This year the studio's population had changed enough that I thought it time to try another project, and over the summer I hit on the idea of tackling the twenty-four Chopin Etudes contained in Opus 10 and 25. There were thirteen students, two with rather small hands, so my concept was that eleven students would play two etudes apiece, with the remaining two going to the students who had never before been thankful for petite hands. How hard could it be? I thought. With barely more than an hour's worth of music to learn, and everyone "knowing" the etudes from years of aural familiarity if not digital experience, and no one having to play more than two etudes, this would be relatively easy. And with a December 2010 recital date, we'd even get in under the wire of the Chopin Year.

The first sign of trouble came in the opening lessons of the fall semester. I had e-mailed everyone their assignments in June, but curiously, hardly anyone brought their etudes to the first lesson. In the ensuing weeks they started trickling into the studio, one at a time, at very slow, labored tempos. As optimistic as I had been, I wasn't expecting miracles, and so with each etude we set to work "solving" the technical problem, developing practice methods, searching for the musical poetry latent in the forest of notes. It was stimulating work, but slow. Progress was even slower. I'm rather ashamed to admit, given my years of teaching experience, that I thought my students would gobble up these etudes like so many potato chips. Had I given it more thought, I might have remembered that Chris, the kind of student who would be a star in any studio and whose Gaspard left jaws on the floor wherever he played it, had only partial success with the first etude (Op. 10, No. 1) when he attempted it.

Chris had moved on to graduate school elsewhere, and Op. 10, No. 1, fell to Daniel, whose enormous hand would have less trouble with it (or so I thought) than anyone else in the studio. Dear Jingyi, she of the quick, precise Chinese-trained fingers, had Op. 10, No. 2. Trevor, the poetic freshman, landed Op. 10, No. 3; fiery Noah caught a break with No. 4 since he had already played it, but he was determined to play it better this time. And so on, each student with a distinct story matched to etudes that seemed to have wills of their own. In making the assignments, I tried to be sensitive to difficulty levels, so if a student ended up with a handful like Op. 10, No. 7, which fell to sophomore Kent, the other etude was supposed to be "easier," in this case, Op. 25, No. 4, one of the least-often played. We discovered the reason for this paucity of performance: it's just as difficult as any of the etudes—it only sounds easier. Indeed, Kent probably had more trouble with his "easy" etude than with the ever-formidable Op. 10, No. 7.

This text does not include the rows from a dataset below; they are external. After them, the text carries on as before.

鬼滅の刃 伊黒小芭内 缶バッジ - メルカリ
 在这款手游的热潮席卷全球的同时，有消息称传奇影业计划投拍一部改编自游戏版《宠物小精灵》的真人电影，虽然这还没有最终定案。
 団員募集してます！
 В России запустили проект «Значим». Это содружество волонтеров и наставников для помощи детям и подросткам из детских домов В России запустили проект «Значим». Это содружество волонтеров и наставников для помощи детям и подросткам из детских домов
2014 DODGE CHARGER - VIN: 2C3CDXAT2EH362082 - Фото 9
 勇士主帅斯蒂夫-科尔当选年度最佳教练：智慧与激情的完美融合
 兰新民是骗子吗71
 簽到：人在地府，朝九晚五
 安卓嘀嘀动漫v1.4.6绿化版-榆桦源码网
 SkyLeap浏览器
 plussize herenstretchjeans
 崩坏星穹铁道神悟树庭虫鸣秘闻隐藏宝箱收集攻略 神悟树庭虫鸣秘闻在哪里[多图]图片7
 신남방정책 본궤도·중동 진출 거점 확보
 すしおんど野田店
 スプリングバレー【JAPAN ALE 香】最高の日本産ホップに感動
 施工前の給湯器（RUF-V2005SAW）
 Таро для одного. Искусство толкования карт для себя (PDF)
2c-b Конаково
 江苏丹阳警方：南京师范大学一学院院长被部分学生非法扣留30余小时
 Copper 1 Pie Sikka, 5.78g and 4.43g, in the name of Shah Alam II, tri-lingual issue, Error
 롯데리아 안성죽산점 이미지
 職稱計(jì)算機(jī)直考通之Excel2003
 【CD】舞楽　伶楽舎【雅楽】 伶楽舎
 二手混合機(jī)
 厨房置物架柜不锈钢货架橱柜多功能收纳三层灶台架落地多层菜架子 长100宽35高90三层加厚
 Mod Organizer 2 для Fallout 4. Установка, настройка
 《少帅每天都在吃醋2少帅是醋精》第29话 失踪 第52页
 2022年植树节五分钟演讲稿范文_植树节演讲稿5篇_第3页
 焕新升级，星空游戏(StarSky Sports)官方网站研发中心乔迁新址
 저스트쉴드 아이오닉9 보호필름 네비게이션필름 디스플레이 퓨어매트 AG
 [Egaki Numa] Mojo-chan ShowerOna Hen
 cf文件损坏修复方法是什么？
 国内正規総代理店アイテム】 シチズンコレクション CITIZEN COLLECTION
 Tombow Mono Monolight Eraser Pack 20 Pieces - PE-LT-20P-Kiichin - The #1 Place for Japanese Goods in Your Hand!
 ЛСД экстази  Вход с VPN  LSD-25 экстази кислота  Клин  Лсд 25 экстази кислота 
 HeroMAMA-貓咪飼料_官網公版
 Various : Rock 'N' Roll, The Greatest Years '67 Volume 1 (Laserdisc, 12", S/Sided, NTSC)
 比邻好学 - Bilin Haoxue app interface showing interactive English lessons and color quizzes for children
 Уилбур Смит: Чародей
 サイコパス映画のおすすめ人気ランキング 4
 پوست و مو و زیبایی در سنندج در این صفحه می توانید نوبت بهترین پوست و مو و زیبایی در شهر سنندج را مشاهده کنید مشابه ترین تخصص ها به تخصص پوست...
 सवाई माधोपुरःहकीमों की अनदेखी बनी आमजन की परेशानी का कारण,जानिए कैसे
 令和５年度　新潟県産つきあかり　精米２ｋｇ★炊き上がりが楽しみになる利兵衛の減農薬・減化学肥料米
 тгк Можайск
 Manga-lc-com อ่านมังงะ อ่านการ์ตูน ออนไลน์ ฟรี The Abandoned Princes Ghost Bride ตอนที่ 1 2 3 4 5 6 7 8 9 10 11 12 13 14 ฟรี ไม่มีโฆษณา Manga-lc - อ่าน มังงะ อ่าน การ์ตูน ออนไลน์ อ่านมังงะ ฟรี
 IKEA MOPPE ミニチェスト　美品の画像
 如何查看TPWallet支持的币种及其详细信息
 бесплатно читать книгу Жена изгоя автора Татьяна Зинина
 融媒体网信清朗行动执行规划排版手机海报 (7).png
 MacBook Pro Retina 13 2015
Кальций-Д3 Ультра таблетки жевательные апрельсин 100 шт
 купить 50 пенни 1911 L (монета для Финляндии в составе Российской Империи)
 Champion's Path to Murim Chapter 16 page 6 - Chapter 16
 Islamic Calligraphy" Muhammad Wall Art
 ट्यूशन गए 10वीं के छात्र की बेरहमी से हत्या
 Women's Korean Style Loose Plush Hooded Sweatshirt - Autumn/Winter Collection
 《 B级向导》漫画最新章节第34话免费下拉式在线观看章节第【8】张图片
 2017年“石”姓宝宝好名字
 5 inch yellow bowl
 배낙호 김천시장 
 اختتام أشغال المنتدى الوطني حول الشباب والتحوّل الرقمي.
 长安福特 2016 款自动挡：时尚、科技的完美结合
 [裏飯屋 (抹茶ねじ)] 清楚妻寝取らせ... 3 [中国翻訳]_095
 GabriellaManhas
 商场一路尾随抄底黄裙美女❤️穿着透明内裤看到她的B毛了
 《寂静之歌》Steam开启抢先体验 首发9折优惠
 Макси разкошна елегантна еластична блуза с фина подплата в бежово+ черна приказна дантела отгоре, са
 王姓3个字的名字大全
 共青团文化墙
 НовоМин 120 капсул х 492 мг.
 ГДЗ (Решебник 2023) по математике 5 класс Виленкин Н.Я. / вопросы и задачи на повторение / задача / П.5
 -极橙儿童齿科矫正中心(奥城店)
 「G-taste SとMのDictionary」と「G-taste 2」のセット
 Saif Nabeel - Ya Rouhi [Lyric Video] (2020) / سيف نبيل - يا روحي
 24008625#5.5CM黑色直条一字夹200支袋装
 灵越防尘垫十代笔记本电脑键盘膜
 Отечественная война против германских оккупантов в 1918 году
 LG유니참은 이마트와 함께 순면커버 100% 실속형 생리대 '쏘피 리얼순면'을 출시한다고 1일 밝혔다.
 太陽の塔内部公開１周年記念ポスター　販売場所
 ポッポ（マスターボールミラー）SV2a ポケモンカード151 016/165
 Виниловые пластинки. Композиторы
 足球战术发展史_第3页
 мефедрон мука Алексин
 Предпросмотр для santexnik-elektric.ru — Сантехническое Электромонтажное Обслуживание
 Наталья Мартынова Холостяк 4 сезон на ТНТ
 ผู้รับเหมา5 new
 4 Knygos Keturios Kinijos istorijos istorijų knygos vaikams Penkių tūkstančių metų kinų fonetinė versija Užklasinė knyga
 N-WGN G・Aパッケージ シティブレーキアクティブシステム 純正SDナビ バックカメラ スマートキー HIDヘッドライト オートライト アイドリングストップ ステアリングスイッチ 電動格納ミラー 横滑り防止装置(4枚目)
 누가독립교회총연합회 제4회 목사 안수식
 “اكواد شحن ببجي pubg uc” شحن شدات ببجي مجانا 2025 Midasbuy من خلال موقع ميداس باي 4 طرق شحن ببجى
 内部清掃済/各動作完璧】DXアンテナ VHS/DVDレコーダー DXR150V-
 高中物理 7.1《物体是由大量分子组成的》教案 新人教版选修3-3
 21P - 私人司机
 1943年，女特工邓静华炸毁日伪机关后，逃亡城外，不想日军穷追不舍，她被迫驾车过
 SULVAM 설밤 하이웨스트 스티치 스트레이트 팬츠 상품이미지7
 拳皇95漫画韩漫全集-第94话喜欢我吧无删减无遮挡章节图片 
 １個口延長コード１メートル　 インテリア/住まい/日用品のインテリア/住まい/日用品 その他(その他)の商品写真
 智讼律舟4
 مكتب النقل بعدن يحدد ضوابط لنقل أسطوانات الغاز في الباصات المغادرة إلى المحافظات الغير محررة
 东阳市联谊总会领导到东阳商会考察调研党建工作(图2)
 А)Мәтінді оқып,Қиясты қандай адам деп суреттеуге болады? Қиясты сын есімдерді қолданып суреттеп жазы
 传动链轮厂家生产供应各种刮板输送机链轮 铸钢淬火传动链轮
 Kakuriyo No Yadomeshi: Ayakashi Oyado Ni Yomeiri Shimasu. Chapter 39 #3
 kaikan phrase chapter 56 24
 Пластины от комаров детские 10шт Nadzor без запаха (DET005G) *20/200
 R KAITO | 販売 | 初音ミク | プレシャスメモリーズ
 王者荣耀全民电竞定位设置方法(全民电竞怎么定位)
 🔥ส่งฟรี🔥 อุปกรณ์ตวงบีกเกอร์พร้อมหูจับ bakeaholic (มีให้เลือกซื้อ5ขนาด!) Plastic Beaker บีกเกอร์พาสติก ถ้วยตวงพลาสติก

About six weeks into the semester I realized we would need a booster rocket if this project was ever to get off the ground. My former Peabody colleague and distinguished Chopinist Ann Schein was in the neighborhood for another residency, and we were lucky enough to invite her to give us an all-day session on the etudes in mid-November. With her appearance imminent, everyone's practice seemed to go into high gear. Ann knows the etudes as only someone who learned all of them at age twelve can. To say that her seven hours with us was humbling understates the case by a factor of ten. As hard as I had tried to "solve" the problems in these pieces for my students, there could be no substitute for the years of familiarity Ann had with them. She couldn't "solve" the problems either—it was simply the years of working on them, of knowing each note in the body, the mind, and the soul. Everyone but Ann was exhausted at the end of that day. She would have gone on all night!

We had to get up the next morning, though, and push on to the performance. Lessons and studio classes became wall-to-wall Chopin etudes. Yet another difficulty reared its ugly head as we began to imagine the recital experience itself: sitting down cold and playing the fast etudes is like diving into an icy, turbulent sea and swimming for your life. There could be no warm-up: just coming onstage and playing two minutes of dizzyingly intricate pianistic patterns. Cadence. Bow. Then someone else does it all again, through two sets of twelve. This was not a recipe for a delightful recital experience for either performer or listeners. So we made lemonade: I took on the role of genial host, seated comfortably in a chair to the side of the stage and talked to the audience about the whole project, about what it's like to learn these pieces, about what goes into performing one. This took some of the pressure off, since we were allowing the audience a glimpse into the process rather than presenting a finished product. I said that mistakes were permitted—everyone had a "Get Out of Jail Free" card. And why not? The impossible demand for perfection every time we step on stage is paralyzing. Perhaps we would have a better connection to our audiences if they were more aware of just how difficult it is to play in public. Perhaps more students of all ages would continue to make music if they weren't afraid of making a mistake.

As it turned out, not many cards were needed. Daniel practically aced Op. 10, No. 1, and was greeted by a high five from his teacher as he left the stage. Noah wailed through Nos. 4 and 5, earning personal bests in each. Chelsea traced the intricate chromatics of No. 6 and arrived safely onshore. Kent nailed No. 7, and Charl delighted with No. 8. I cannot mention everyone, but I must give Vicky a special honor for conquering her fear of the dreaded "Double Thirds" etude in Op. 25, performing it with great assurance only a few weeks after giving birth to her first child.

Everyone conquered inner demons that day. The project of mastering the Chopin Etudes will continue for years for all of us, but on that one day, we could all say we had more than begun the process.